Der Herbst wird zeigen, ob die Kombination aus infizierten Zugvögel und Virusmutation zu einer neuen Vogelgrippepandemie führt. Die neue Virusvariante könne sich schnell von Vietnam aus auf die Nachbarländer Kambodscha, Thailand, und Malaysia verbreiten als auch weiter entfernte Länder wie Korea und Japan gefährden, befürchtet Lubroth. Das Virus könnte zudem durch die Zugvögel auch auf andere Kontinente reisen.

Die besten Präventionsmethoden und Kontrollen sind aber wirkungslos, bei einem weiteren Verbreitungsweg der Vogelgrippe: dem illegalen Tierschmuggel. In einer wissenschaftlichen Studie heißt es: "Schmuggel stellt weltweit eine Hauptursache für die Einschleppung und Verbreitung des Vogelgrippevirus H5N1 dar." Die Umweltorganisation WWF warnte bereits vor einigen Jahren: "Das Virus reist eher im Bauch von Flugzeugen als im Körper arktischer Zugvögel."
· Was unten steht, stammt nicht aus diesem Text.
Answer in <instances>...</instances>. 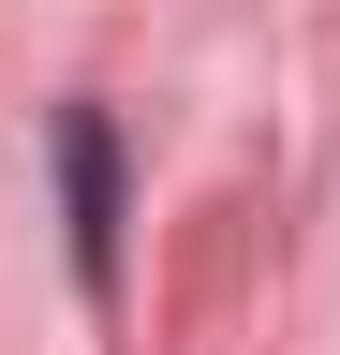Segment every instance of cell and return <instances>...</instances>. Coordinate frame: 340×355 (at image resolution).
<instances>
[{"instance_id":"1","label":"cell","mask_w":340,"mask_h":355,"mask_svg":"<svg viewBox=\"0 0 340 355\" xmlns=\"http://www.w3.org/2000/svg\"><path fill=\"white\" fill-rule=\"evenodd\" d=\"M60 193H74V282H118V133L89 119V104H74L60 119Z\"/></svg>"}]
</instances>
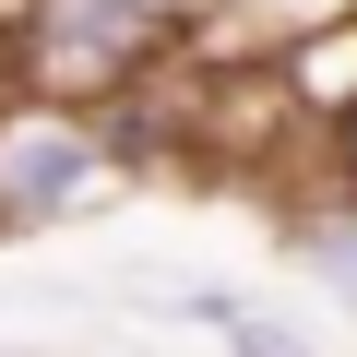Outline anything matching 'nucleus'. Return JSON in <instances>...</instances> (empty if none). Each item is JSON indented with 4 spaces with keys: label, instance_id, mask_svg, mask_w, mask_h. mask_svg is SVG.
<instances>
[{
    "label": "nucleus",
    "instance_id": "f03ea898",
    "mask_svg": "<svg viewBox=\"0 0 357 357\" xmlns=\"http://www.w3.org/2000/svg\"><path fill=\"white\" fill-rule=\"evenodd\" d=\"M119 191V155H107V119L96 107H60V96H24L0 84V238H36V227H72Z\"/></svg>",
    "mask_w": 357,
    "mask_h": 357
},
{
    "label": "nucleus",
    "instance_id": "20e7f679",
    "mask_svg": "<svg viewBox=\"0 0 357 357\" xmlns=\"http://www.w3.org/2000/svg\"><path fill=\"white\" fill-rule=\"evenodd\" d=\"M333 13H357V0H203V24H191V36H238V48H286V36H310V24H333Z\"/></svg>",
    "mask_w": 357,
    "mask_h": 357
},
{
    "label": "nucleus",
    "instance_id": "7ed1b4c3",
    "mask_svg": "<svg viewBox=\"0 0 357 357\" xmlns=\"http://www.w3.org/2000/svg\"><path fill=\"white\" fill-rule=\"evenodd\" d=\"M286 250H298V274L357 321V178H333V191H310V203L286 215Z\"/></svg>",
    "mask_w": 357,
    "mask_h": 357
},
{
    "label": "nucleus",
    "instance_id": "f257e3e1",
    "mask_svg": "<svg viewBox=\"0 0 357 357\" xmlns=\"http://www.w3.org/2000/svg\"><path fill=\"white\" fill-rule=\"evenodd\" d=\"M167 48H178V24L155 0H0V84L60 96V107L131 96Z\"/></svg>",
    "mask_w": 357,
    "mask_h": 357
}]
</instances>
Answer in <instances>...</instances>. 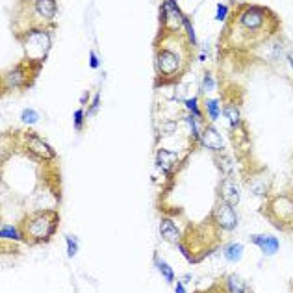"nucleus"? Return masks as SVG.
<instances>
[{
  "mask_svg": "<svg viewBox=\"0 0 293 293\" xmlns=\"http://www.w3.org/2000/svg\"><path fill=\"white\" fill-rule=\"evenodd\" d=\"M175 292L176 293H188V292H186V288H184L182 282H176V284H175Z\"/></svg>",
  "mask_w": 293,
  "mask_h": 293,
  "instance_id": "7c9ffc66",
  "label": "nucleus"
},
{
  "mask_svg": "<svg viewBox=\"0 0 293 293\" xmlns=\"http://www.w3.org/2000/svg\"><path fill=\"white\" fill-rule=\"evenodd\" d=\"M182 26H184V32H186V37H188L190 45L191 47H195V45H197V36H195V30H193V24H191L190 17H186V15H184Z\"/></svg>",
  "mask_w": 293,
  "mask_h": 293,
  "instance_id": "aec40b11",
  "label": "nucleus"
},
{
  "mask_svg": "<svg viewBox=\"0 0 293 293\" xmlns=\"http://www.w3.org/2000/svg\"><path fill=\"white\" fill-rule=\"evenodd\" d=\"M21 119L24 125H36L37 121H39V113L36 110H32V108H26L21 113Z\"/></svg>",
  "mask_w": 293,
  "mask_h": 293,
  "instance_id": "4be33fe9",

Mit Sorge sehen FAO als auch die Weltgesundheitsorganisation (WHO), dass es gerade in den Ländern, in denen die Vogelgrippe endemisch ist, an effektiven Präventionskampagnen fehlt. "Die Angst vor H5N1 führt nicht zwangsläufig zu konkreten Plänen zur Kontrolle und Ausmerzung des Virus", warnte bereits im April dieses Jahres die WHO.

Seit ihrem ersten Auftreten 2003 wurden 565 Menschen mit dem Vogelgrippeerreger infiziert worden. 331 sind nach Angaben der WHO an der Krankheit gestorben. Unklar ist noch, ob die neue Virusvariante auch gefährlich für Menschen ist. Keiner der in diesem Jahr gemeldeten Übertragungen der Vogelgrippe auf Menschen ist von dem Virus mit dem sperrigen Namen verursacht worden.


Michael Lenz ist freier Korrespondent in Südostasien.